(Lines of data)
# # # # # # #

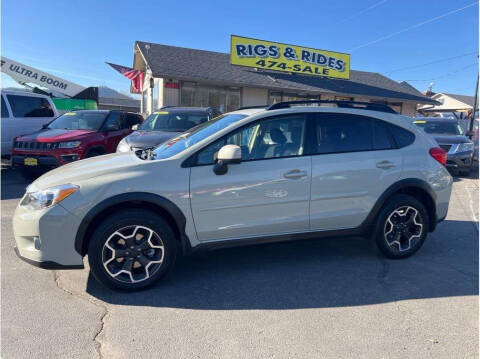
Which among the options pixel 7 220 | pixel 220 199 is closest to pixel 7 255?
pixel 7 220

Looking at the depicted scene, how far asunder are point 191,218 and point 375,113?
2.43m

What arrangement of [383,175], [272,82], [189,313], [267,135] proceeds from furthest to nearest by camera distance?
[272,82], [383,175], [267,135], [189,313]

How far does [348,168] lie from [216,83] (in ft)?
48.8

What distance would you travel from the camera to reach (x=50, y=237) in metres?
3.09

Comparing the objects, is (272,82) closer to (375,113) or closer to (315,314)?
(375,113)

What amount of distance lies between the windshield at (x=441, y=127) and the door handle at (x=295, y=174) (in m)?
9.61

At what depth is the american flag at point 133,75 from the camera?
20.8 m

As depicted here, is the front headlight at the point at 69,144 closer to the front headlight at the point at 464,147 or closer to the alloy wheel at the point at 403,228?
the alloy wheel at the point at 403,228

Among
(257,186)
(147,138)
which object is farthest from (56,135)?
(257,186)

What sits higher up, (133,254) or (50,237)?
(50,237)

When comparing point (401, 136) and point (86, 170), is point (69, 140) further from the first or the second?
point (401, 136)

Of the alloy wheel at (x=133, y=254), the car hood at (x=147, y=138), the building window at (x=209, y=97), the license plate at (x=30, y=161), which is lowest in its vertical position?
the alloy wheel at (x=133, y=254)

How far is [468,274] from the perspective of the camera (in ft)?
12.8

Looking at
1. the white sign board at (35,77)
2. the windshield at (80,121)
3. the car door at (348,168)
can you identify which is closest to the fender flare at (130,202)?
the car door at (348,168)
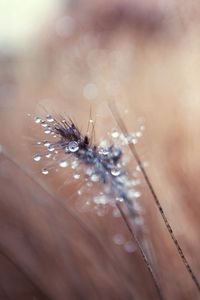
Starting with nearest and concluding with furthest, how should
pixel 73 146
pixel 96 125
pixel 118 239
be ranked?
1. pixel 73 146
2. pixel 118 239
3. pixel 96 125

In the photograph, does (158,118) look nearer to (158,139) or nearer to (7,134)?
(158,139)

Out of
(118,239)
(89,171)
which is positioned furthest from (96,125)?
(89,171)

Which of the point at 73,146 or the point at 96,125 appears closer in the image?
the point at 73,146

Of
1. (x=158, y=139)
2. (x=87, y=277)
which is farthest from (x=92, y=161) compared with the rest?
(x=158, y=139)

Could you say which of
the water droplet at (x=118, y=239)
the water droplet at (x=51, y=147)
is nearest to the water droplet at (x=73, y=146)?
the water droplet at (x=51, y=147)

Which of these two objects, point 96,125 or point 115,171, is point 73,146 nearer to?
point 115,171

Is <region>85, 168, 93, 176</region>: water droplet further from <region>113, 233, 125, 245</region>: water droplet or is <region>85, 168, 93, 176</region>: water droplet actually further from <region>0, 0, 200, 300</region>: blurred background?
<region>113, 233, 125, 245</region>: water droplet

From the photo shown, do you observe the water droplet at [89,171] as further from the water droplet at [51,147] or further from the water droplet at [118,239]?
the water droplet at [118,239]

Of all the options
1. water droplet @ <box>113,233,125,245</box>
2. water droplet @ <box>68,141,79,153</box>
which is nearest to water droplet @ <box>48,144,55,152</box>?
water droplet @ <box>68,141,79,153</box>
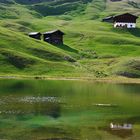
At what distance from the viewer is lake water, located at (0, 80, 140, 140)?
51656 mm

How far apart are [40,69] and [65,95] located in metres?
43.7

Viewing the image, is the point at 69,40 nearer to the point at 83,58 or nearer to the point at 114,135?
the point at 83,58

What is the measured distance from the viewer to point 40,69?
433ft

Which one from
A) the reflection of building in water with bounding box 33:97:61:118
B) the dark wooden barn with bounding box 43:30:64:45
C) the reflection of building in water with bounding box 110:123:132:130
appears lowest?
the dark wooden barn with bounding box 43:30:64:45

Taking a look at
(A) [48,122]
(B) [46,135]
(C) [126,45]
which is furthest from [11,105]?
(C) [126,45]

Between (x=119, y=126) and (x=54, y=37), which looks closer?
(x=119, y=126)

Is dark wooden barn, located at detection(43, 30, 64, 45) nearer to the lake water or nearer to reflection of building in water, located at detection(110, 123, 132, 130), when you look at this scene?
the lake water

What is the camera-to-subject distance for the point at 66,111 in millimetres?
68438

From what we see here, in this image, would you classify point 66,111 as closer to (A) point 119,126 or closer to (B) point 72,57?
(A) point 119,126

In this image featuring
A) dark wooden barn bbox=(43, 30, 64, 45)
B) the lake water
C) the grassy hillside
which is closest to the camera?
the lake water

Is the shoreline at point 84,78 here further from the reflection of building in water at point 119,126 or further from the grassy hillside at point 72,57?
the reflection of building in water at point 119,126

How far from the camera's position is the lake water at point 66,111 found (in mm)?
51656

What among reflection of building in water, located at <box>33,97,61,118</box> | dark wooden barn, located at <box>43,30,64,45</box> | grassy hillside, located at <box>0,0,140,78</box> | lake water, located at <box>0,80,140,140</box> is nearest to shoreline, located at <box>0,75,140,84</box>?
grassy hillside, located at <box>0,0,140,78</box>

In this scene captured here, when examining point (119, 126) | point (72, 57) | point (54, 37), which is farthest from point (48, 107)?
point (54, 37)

# # # # # # #

TASK STATEMENT ::
Every entry above is to be set down exactly; the pictures are to be left out.

TASK ANSWER ::
Which among the options pixel 7 220 | pixel 220 199 is closest to pixel 7 255?
pixel 7 220

Looking at the depicted scene, how far asunder are point 191,218 and point 375,113?
2.43m

What arrangement of [383,175], [272,82], [189,313], [267,135] proceeds from furthest to nearest by camera distance?
[272,82], [383,175], [267,135], [189,313]

How far does [348,168] lie from [216,83] (in ft)?
48.8

What distance would you travel from the camera to reach (x=50, y=237) in metres?
3.09

Comparing the objects, is (272,82) closer to (375,113) or closer to (315,314)?
(375,113)

What amount of distance lies between the windshield at (x=441, y=127) and the door handle at (x=295, y=174) (in m)?
9.61

At what depth is the american flag at point 133,75 from the camera?
20.8 m

As depicted here, is the front headlight at the point at 69,144 closer to the front headlight at the point at 464,147 or closer to the alloy wheel at the point at 403,228?
the alloy wheel at the point at 403,228

Among
(257,186)
(147,138)
which object is farthest from (56,135)?
(257,186)

What sits higher up, (133,254) or (50,237)?
(50,237)

When comparing point (401, 136) and point (86, 170), is point (69, 140) further from the first or the second?
point (401, 136)

Of the alloy wheel at (x=133, y=254), the car hood at (x=147, y=138), the building window at (x=209, y=97), the license plate at (x=30, y=161), which is lowest in its vertical position?
the alloy wheel at (x=133, y=254)

How far is [468,274] from the perspective of the camera (in ft)?
12.8

Looking at
1. the white sign board at (35,77)
2. the windshield at (80,121)
3. the car door at (348,168)
can you identify which is closest to the fender flare at (130,202)?
the car door at (348,168)
Starting with nearest and concluding with furthest, how should
pixel 73 146
pixel 96 125
pixel 118 239
be ranked?
1. pixel 73 146
2. pixel 118 239
3. pixel 96 125

In the photograph, does (158,118) look nearer to (158,139) or nearer to (7,134)?
(158,139)

Out of
(118,239)
(89,171)
which is positioned furthest from (96,125)?
(89,171)

Which of the point at 73,146 or the point at 96,125 appears closer in the image?
the point at 73,146

Of
1. (x=158, y=139)
2. (x=87, y=277)
which is farthest from (x=92, y=161) compared with the rest?
(x=158, y=139)

Could you say which of
the water droplet at (x=118, y=239)
the water droplet at (x=51, y=147)
is nearest to the water droplet at (x=73, y=146)?
the water droplet at (x=51, y=147)

Which of these two objects, point 96,125 or point 115,171, is point 73,146 nearer to?
point 115,171

Is <region>85, 168, 93, 176</region>: water droplet further from <region>113, 233, 125, 245</region>: water droplet or is <region>85, 168, 93, 176</region>: water droplet actually further from <region>0, 0, 200, 300</region>: blurred background?
<region>113, 233, 125, 245</region>: water droplet

From the photo shown, do you observe the water droplet at [89,171] as further from the water droplet at [51,147] or further from the water droplet at [118,239]?
the water droplet at [118,239]

Of all the options
1. water droplet @ <box>113,233,125,245</box>
2. water droplet @ <box>68,141,79,153</box>
which is nearest to water droplet @ <box>48,144,55,152</box>?
water droplet @ <box>68,141,79,153</box>
At what distance from the viewer is lake water, located at (0, 80, 140, 140)?
51656 mm

How far apart are [40,69] and [65,95] located in metres?
43.7

Viewing the image, is the point at 69,40 nearer to the point at 83,58 or nearer to the point at 114,135?
the point at 83,58

What is the measured distance from the viewer to point 40,69?
433ft

Which one from
A) the reflection of building in water with bounding box 33:97:61:118
B) the dark wooden barn with bounding box 43:30:64:45
C) the reflection of building in water with bounding box 110:123:132:130
appears lowest?
the dark wooden barn with bounding box 43:30:64:45

Taking a look at
(A) [48,122]
(B) [46,135]
(C) [126,45]
which is furthest from [11,105]?
(C) [126,45]

Between (x=119, y=126) and (x=54, y=37), which looks closer?
(x=119, y=126)

Is dark wooden barn, located at detection(43, 30, 64, 45) nearer to the lake water or nearer to reflection of building in water, located at detection(110, 123, 132, 130), when you look at this scene?
the lake water

What is the camera-to-subject distance for the point at 66,111 in millimetres?
68438

From what we see here, in this image, would you classify point 66,111 as closer to (A) point 119,126 or closer to (B) point 72,57?
(A) point 119,126

In this image featuring
A) dark wooden barn bbox=(43, 30, 64, 45)
B) the lake water
C) the grassy hillside
which is closest to the camera?
the lake water

Is the shoreline at point 84,78 here further from the reflection of building in water at point 119,126 or further from the grassy hillside at point 72,57?
the reflection of building in water at point 119,126

How far from the camera's position is the lake water at point 66,111 found (in mm)?
51656

What among reflection of building in water, located at <box>33,97,61,118</box> | dark wooden barn, located at <box>43,30,64,45</box> | grassy hillside, located at <box>0,0,140,78</box> | lake water, located at <box>0,80,140,140</box> is nearest to shoreline, located at <box>0,75,140,84</box>?
grassy hillside, located at <box>0,0,140,78</box>

In this scene captured here, when examining point (119, 126) | point (72, 57) | point (54, 37), which is farthest from point (48, 107)?
point (54, 37)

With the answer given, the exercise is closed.